- _Assignment_
Reproduce the Aurat March text word for word from "To mark International" up to and including "a triggering factor.".

- _Given text_
Security for Aurat March
The brave and resolute women of this country are marching today to demand the justice, equality and respect they deserve.
To mark International Women’s Day, participants of the Aurat March are demonstrating in several cities, calling for an end to violence, abuse and discrimination against women.
In the past two years, this movement has attracted thousands of protesters and has remained peaceful and well-organised. Armed with placards, posters and an unflinching determination, women are taking to the streets in a public show of power, despite the hatred and vitriol spewed on them by their detractors.
It is clear that for some critics, the notion that women can take ownership of their bodies and their lives is a triggering factor.
In previous years, the post-Aurat March days saw photo-shopped images of marchers carrying provocative posters which were not written by them go viral — images that are still used to discredit the movement.
The swelling backlash and abuse directed at women advocating Aurat March this year is unprecedented.
On social and mainstream media, the atmosphere created by those who feel threatened and insecure about women marching for their rights is a cause for concern.
Death and rape threats have been hurled at activists posting about the march online. In Islamabad, a mural painted on a wall to show solidarity with the women’s movement was brazenly blackened and defaced by vandals, reportedly in the presence of the capital’s police.
Read: Jamia Hafsa students claim responsibility for defacing feminist mural in Islamabad
A Lal Masjid spokesperson said the vandalism had Maulana Abdul Aziz’s blessings, while Jamia Hafsa students have vowed to launch a ‘counter protest’.
The JUI-F’s Maulana Fazlur Rehman, too, has gone as far as to threaten that the march would be stopped at all cost.
In light of this highly charged and toxic environment, it is incumbent upon the federal and provincial governments to ensure that the Aurat March participants are provided security and that those threatening intimidation and violence are stopped. The authorities will be held responsible if any violent confrontation occurs at peaceful demonstrations where citizens are exercising their democratic rights.

- _The data_
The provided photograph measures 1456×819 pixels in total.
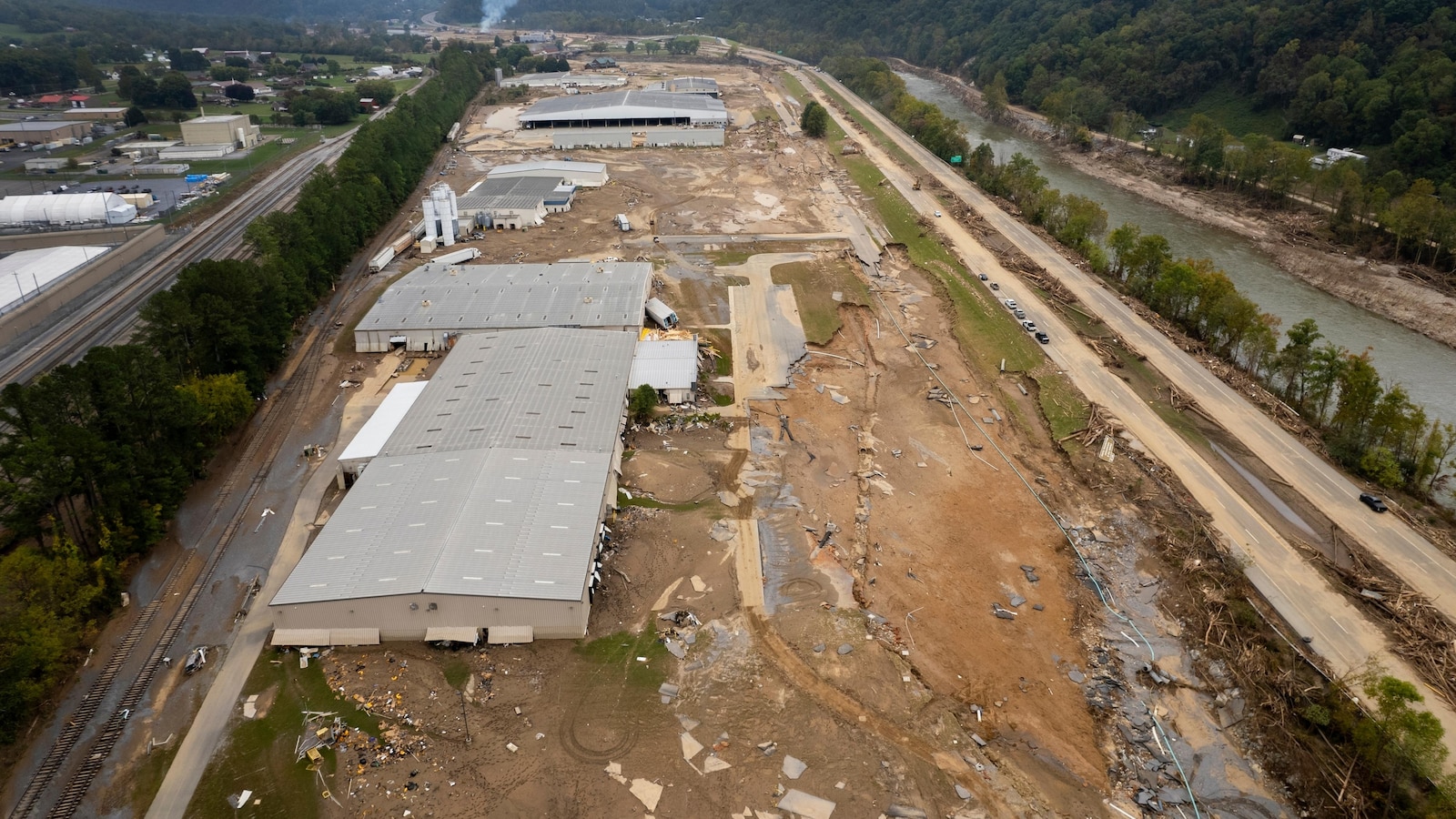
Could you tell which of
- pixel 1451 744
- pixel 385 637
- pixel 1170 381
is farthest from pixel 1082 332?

* * *

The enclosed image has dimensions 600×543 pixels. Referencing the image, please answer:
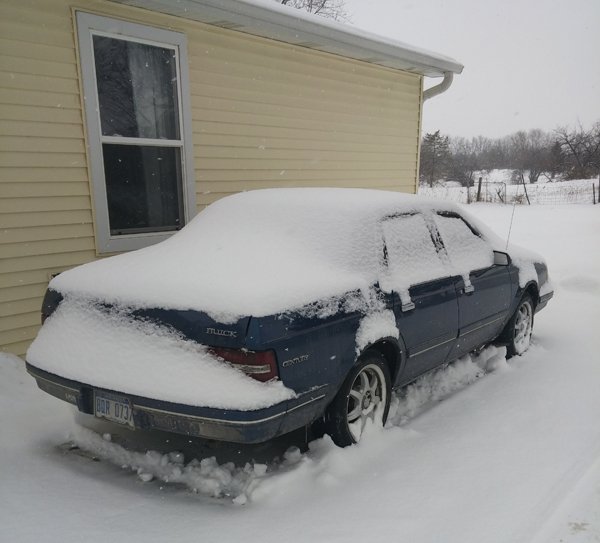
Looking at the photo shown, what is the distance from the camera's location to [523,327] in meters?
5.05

--

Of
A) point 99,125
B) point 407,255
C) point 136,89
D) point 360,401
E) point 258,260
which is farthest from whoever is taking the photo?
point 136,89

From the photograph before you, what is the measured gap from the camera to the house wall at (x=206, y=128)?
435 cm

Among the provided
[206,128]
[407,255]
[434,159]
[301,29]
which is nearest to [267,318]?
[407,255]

- _Written answer_
To mark International Women’s Day, participants of the Aurat March are demonstrating in several cities, calling for an end to violence, abuse and discrimination against women.
In the past two years, this movement has attracted thousands of protesters and has remained peaceful and well-organised. Armed with placards, posters and an unflinching determination, women are taking to the streets in a public show of power, despite the hatred and vitriol spewed on them by their detractors.
It is clear that for some critics, the notion that women can take ownership of their bodies and their lives is a triggering factor.